Remote Senior Site Reliability Engineer (Remote, Canada)
Posted
This job is closed
This job post is closed and the position is probably filled. Please do not apply.
🤖 Automatically closed by a robot after apply link
was detected as broken.
Description:
Collective[i] is seeking a skilled and motivated professional to join their team as a Senior Site Reliability Engineer.
The role involves managing AWS infrastructure across multiple accounts using Terraform, with a strong focus on deployment and automation.
Candidates should have proficiency in Linux and open-source tooling, with experience in various Linux distributions, scripting languages, clustering technologies, database engines, and configuration management tools, preferably Ansible.
The position requires developing and implementing containerization strategies, ensuring the creation of original containers rather than relying on third-party containers.
Candidates should have selective knowledge of Kubernetes, understanding its appropriate use in a non-Kubernetes-focused environment.
The role includes collaborating closely with development teams to support the building and optimization of distributed systems.
Expertise in Git workflows and CI/CD automation tools, such as GitHub Actions, is essential.
The Senior Site Reliability Engineer will implement and manage monitoring and logging solutions, with hands-on experience in tools like DataDog and OpenTelemetry.

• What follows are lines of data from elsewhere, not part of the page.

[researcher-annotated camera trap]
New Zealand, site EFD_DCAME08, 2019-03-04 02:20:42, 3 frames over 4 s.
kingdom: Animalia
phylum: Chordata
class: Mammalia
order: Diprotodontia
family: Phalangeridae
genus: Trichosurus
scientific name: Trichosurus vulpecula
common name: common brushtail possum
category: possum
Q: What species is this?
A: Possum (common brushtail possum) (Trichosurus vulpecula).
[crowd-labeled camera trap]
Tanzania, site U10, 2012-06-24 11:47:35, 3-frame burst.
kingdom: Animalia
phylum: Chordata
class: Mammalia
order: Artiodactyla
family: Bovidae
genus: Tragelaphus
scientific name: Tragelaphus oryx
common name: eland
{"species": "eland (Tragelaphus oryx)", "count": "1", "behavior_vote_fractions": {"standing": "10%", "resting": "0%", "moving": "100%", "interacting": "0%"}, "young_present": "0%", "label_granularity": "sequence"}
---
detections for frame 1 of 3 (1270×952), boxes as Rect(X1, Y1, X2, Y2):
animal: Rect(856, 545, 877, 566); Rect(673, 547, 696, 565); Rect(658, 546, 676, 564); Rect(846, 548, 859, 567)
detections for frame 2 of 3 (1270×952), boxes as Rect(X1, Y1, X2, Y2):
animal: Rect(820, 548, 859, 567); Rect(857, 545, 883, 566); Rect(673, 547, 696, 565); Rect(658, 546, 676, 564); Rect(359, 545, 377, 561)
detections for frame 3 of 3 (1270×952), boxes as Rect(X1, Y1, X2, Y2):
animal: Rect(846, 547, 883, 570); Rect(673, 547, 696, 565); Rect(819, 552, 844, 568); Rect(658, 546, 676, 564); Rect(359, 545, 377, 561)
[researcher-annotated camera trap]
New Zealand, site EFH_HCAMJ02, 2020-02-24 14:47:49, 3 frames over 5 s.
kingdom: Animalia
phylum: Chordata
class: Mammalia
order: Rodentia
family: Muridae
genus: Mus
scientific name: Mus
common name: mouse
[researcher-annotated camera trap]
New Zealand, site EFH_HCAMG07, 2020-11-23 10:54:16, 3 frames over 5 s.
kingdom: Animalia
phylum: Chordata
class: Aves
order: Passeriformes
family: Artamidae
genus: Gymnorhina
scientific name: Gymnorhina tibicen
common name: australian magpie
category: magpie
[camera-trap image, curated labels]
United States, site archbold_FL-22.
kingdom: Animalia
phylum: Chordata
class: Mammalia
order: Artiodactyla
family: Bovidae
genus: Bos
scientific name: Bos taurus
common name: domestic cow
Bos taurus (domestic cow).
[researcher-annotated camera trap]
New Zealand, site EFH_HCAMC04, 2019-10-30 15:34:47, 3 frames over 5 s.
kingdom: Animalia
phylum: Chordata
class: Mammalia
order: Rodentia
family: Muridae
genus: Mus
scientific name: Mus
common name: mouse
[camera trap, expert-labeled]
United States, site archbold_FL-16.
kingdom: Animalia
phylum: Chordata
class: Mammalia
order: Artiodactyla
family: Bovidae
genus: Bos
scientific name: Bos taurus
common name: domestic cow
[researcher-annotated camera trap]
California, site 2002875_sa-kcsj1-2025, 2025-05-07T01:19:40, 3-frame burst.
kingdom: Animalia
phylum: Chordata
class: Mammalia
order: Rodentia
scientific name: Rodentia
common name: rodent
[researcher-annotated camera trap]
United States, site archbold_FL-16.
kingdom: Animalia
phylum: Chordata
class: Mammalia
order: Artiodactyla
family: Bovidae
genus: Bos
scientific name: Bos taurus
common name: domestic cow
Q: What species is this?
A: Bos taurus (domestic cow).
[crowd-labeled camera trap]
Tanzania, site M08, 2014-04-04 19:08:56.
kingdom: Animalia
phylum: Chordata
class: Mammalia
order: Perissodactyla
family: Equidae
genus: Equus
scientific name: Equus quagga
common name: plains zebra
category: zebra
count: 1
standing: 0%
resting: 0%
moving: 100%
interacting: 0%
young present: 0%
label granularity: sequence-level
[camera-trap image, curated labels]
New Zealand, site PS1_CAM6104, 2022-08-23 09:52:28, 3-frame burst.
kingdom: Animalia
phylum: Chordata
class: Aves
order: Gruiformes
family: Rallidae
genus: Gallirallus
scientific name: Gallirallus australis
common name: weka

Proactive management of system stability and reliability is crucial to prevent issues like log diving, incident response, root cause analysis, and late-night pages.
Requirements:
Candidates must have proficiency with AWS, Terraform, Packer, Ansible, and container technologies.
Expertise in AWS services is required, and experience with other cloud providers is a plus.
Strong knowledge of Ubuntu 24.04, Bash, Python, systemd, podman, docker, and auditd is necessary.
Familiarity with GitHub, GitHub Actions, GitHub Container Registry, and Copilot is expected.
Experience with monitoring and logging tools like DataDog, OpenTelemetry, and Graylog is required.
Proficiency in working with databases and platforms such as Snowflake, Okta, Postgres, MongoDB, and ElasticSearch is essential.
Familiarity with security tools like Snyk, Tenable.io, and 1Password is important.
Experience with SOC 2 or other compliance standards is highly desirable.
Benefits:
The position offers a competitive salary range of $150,000 to $185,000 per year, reflecting the diverse and complex nature of the job market.
Collective[i] is a private 100% remote company, providing flexibility in work location.
The company values diversity of experience and knowledge, fostering a culture of learning and growth alongside a talented team.
Employees are encouraged to thrive in an innovative environment and work with cutting-edge technology.
Collective[i] promotes core values such as curiosity, direct communication, delivering results, succeeding together, and striving for the extraordinary.